WHAT THE TASK ASKS. Set down the line containing "order: Pelecaniformes" and every line that follows it in the listing below, exactly as written and with nothing added.

DATASET.
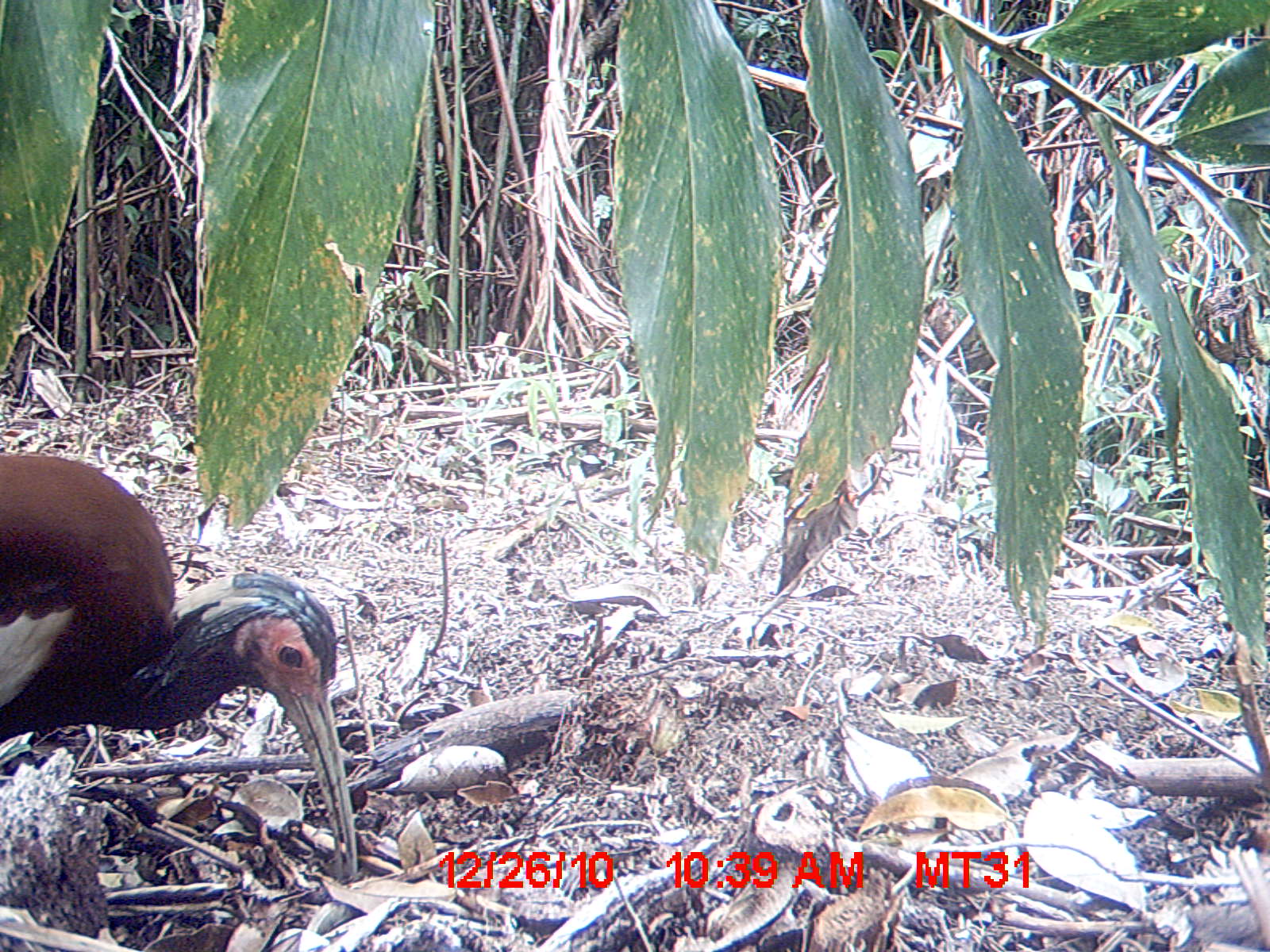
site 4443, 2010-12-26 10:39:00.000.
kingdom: Animalia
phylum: Chordata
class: Aves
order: Pelecaniformes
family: Threskiornithidae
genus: Lophotibis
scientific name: Lophotibis cristata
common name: madagascan ibis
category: lophotibis cristataa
Lophotibis cristataa (madagascan ibis) (Lophotibis cristata), count 1.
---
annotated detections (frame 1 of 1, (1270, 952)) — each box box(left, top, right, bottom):
lophotibis cristataa: box(0, 450, 359, 883)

TASK OUTPUT.
order: Pelecaniformes
family: Threskiornithidae
genus: Lophotibis
scientific name: Lophotibis cristata
common name: madagascan ibis
category: lophotibis cristataa
Lophotibis cristataa (madagascan ibis) (Lophotibis cristata), count 1.
---
annotated detections (frame 1 of 1, (1270, 952)) — each box box(left, top, right, bottom):
lophotibis cristataa: box(0, 450, 359, 883)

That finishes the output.